= READING PASSAGE =
Other historical examples similarly informed the discussion, from Serbia’s ten-year struggle that toppled the dictator Milosevic to the organizing techniques of the Zapatista and indigenous movements in Mexico, to the blockades by the coca growers of Bolivia, among others.
Reflective of that growing desire to expand the strategic and tactical moves by the civil resistance, the Trujillo schoolteachers then headed out of the meeting, started their engines, and paraded through the city, as their counterparts in Sabá and other cities had done the previous day and repeated again on Friday. They then joined with anti-coup car caravans from Bonito Oriental, from Sabá, from Sonaguera, and from the small towns in the region, converging Friday night on the state’s largest city of Tocoa for a mega-caravan of voluminous protest.
Police agencies and the Armed Forces have not as yet figured out a method by which to stop the sudden epidemic horn-honking protest caravans, which move too fast for the usual repressive weapons of teargas and nightsticks. The cacophonous caravans likewise do not stay in one place long enough to allow the actions of provocateurs, infiltrators or the misguided machos that often leech upon large protests to engage in actions that the pro-coup media then predictably uses as fodder to paint the entire resistance as somehow threatening to the general public.
The caravan rides day and night like a pony express – east, west, north and south – from its decentralized focal points throughout Honduras, heralding the news to the populace that the coup regime lacks the people’s consent. It is also evidence that important movement sectors, like the teachers unions, have decided to reach out beyond their own members to the larger and less organized public. Which only goes to show that they may be teachers, but in Honduras, they are also learning.

= WORK INSTRUCTIONS =
1 > In the passage about the Honduran protest caravans, in which city did the caravans converge on Friday night?
2 > List the towns the passage about the Honduran protest caravans names as places from which anti-coup car caravans came to join the Trujillo schoolteachers.
3 > Do these statements agree with the passage about the Honduran protest caravans? Answer yes or no for each, quoting the deciding words. (a) The caravans move too fast for teargas and nightsticks. (b) Police and the Armed Forces have found a way to stop the caravans. (c) The teachers unions have kept their outreach to their own members.
Nothing in the records is needed.

(Part of a data file)
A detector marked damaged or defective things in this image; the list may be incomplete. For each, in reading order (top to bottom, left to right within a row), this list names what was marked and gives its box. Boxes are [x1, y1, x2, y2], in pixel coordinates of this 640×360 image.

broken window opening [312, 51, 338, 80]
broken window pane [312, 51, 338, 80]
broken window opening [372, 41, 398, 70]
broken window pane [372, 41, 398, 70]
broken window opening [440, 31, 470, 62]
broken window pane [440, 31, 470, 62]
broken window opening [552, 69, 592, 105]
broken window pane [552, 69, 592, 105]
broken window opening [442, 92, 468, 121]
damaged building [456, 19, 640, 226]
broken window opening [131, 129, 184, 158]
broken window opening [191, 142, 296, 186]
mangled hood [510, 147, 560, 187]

= WRITTEN RESPONSES =
1 > Tocoa, the state's largest city.

2 > Bonito Oriental, Sabá, Sonaguera

3 >
(a) Yes: "which move too fast for the usual repressive weapons of teargas and nightsticks"
(b) No: "have not as yet figured out a method by which to stop the sudden epidemic horn-honking protest caravans"
(c) No: "have decided to reach out beyond their own members to the larger and less organized public"